You do not have a store of value when you set off for the car dealer’s lot with your Bitcoins, but do not know whether you will be purchasing a half of a car or two cars when you get there.
Cutting to the chase, the chart below has nothing to do with a new money. It’s just rank speculation.
And the nearly 40X gain in the Grayscale Bitcoin Trust since 2017 tells you all you need to know. This is just another playground for the homegamers and speculators that will end in tears.
And that brings to mind the third leg of our unholy trinity. The hottest mutual fund this time around the barn is run by a pied piper named Cathie Wood.

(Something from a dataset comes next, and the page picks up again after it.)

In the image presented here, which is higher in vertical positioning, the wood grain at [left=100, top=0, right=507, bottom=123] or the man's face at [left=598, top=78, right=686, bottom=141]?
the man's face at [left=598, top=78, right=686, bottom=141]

Since its launch in October 2014, her ARK Innovation fund, the firm’s largest fund, has delivered an average return of 39% annually. And in a full-fledged mania, money chases performance.
Accordingly, whereas ARK managed just $11.4 billion at the end of March 2020, by year-end that had swollen to $58.2 billion!
Among the earliest institutional investors to buy both Tesla stock and bitcoin, Ms. Wood is a true-believing evangelist for assets she believes are on “exponential growth trajectories.”
Of course, nothing stays on a exponential growth trajectory for long,
“Not concerned about it,” says Ms. Wood. “I mean, Tesla a year ago was 10 times smaller than it is today.” (Tesla Inc.’s total market value was $77 billion at year-end 2019; this week, it exceeded $810 billion.) “That’s telling us, reinforcing our sense, that the market is beginning to understand the exponential growth opportunities out there,” which will create ample liquidity over time, she says.
Right. But as the caption says, there is only one word to explain Ms. Wood’s vision, as well as the charts below: MANIA!